> WHAT TO PRODUCE
From the line with "3. EX: Execute operation or calculate address" to the last line of the material, both inclusive, transcribe every line exactly and nothing else.

> RECORDED INFORMATION
-=-=-=-=-
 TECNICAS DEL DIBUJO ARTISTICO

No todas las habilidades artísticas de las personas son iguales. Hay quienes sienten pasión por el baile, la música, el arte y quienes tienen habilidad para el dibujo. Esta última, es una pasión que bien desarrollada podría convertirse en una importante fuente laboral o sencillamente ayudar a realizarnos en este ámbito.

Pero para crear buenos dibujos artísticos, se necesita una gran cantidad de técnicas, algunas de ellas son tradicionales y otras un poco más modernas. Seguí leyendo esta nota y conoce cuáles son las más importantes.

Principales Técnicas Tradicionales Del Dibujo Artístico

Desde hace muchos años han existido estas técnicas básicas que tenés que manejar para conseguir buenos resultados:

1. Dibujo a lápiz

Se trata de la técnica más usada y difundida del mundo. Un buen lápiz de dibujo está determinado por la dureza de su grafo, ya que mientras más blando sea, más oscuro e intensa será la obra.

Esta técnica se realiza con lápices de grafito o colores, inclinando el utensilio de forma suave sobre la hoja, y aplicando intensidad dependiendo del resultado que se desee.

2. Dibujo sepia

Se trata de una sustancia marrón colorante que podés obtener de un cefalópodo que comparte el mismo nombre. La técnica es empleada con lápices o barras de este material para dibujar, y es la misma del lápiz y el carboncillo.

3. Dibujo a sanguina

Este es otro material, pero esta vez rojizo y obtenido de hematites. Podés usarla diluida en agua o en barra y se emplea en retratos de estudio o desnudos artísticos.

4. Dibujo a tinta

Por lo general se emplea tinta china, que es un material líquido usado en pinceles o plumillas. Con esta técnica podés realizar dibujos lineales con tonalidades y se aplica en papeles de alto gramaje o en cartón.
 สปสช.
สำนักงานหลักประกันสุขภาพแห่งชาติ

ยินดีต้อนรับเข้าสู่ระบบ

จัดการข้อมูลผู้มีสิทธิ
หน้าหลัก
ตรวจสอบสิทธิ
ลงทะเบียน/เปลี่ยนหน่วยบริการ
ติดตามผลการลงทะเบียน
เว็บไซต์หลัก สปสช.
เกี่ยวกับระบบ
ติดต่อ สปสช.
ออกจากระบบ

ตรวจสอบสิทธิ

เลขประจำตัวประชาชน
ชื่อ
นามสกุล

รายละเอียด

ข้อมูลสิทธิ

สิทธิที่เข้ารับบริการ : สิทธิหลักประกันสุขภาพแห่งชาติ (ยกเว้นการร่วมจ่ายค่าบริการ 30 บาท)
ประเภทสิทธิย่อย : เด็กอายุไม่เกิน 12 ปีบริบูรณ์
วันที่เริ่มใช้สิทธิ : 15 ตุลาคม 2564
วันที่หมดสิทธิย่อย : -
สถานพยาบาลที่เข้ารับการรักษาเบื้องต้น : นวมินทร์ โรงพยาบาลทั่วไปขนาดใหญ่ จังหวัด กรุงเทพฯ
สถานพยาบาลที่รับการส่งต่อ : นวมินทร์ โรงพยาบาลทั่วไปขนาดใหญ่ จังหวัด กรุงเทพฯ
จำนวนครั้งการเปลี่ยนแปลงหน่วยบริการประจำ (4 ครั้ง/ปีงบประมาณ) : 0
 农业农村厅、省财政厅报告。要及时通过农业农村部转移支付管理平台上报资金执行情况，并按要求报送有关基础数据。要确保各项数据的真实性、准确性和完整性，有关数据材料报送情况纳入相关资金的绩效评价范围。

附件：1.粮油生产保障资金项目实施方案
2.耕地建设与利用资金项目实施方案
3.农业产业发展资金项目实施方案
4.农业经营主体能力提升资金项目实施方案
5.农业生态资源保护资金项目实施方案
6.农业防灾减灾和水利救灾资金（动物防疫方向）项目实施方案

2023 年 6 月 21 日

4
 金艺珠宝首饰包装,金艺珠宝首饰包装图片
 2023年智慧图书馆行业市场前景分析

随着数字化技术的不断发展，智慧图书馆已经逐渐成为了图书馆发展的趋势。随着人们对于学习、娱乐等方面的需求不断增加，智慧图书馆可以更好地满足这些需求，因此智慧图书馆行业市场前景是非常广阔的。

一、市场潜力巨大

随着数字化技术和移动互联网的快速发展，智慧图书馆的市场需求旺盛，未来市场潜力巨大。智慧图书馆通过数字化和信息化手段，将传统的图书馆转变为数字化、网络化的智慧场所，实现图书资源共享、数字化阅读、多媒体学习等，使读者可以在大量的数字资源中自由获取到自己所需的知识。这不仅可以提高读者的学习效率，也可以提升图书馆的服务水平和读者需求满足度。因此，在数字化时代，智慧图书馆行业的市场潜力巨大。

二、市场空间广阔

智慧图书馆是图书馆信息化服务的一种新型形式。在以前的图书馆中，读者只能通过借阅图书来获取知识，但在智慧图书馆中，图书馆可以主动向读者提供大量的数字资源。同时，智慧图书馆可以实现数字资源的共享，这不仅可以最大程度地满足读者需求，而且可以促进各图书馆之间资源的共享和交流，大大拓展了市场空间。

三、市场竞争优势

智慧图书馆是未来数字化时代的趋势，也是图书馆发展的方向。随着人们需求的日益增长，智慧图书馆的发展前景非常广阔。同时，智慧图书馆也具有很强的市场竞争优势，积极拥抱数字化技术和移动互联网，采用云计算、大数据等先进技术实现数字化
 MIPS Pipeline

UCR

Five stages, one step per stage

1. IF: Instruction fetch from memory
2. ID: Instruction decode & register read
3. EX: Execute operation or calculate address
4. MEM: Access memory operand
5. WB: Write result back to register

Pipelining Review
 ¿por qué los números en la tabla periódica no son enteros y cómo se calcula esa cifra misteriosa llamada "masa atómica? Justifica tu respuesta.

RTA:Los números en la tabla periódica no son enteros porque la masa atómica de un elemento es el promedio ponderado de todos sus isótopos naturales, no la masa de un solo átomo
-=-=-=-=-
> REPLY TO THE EXERCISE
3. EX: Execute operation or calculate address
4. MEM: Access memory operand
5. WB: Write result back to register

Pipelining Review
 ¿por qué los números en la tabla periódica no son enteros y cómo se calcula esa cifra misteriosa llamada "masa atómica? Justifica tu respuesta.

RTA:Los números en la tabla periódica no son enteros porque la masa atómica de un elemento es el promedio ponderado de todos sus isótopos naturales, no la masa de un solo átomo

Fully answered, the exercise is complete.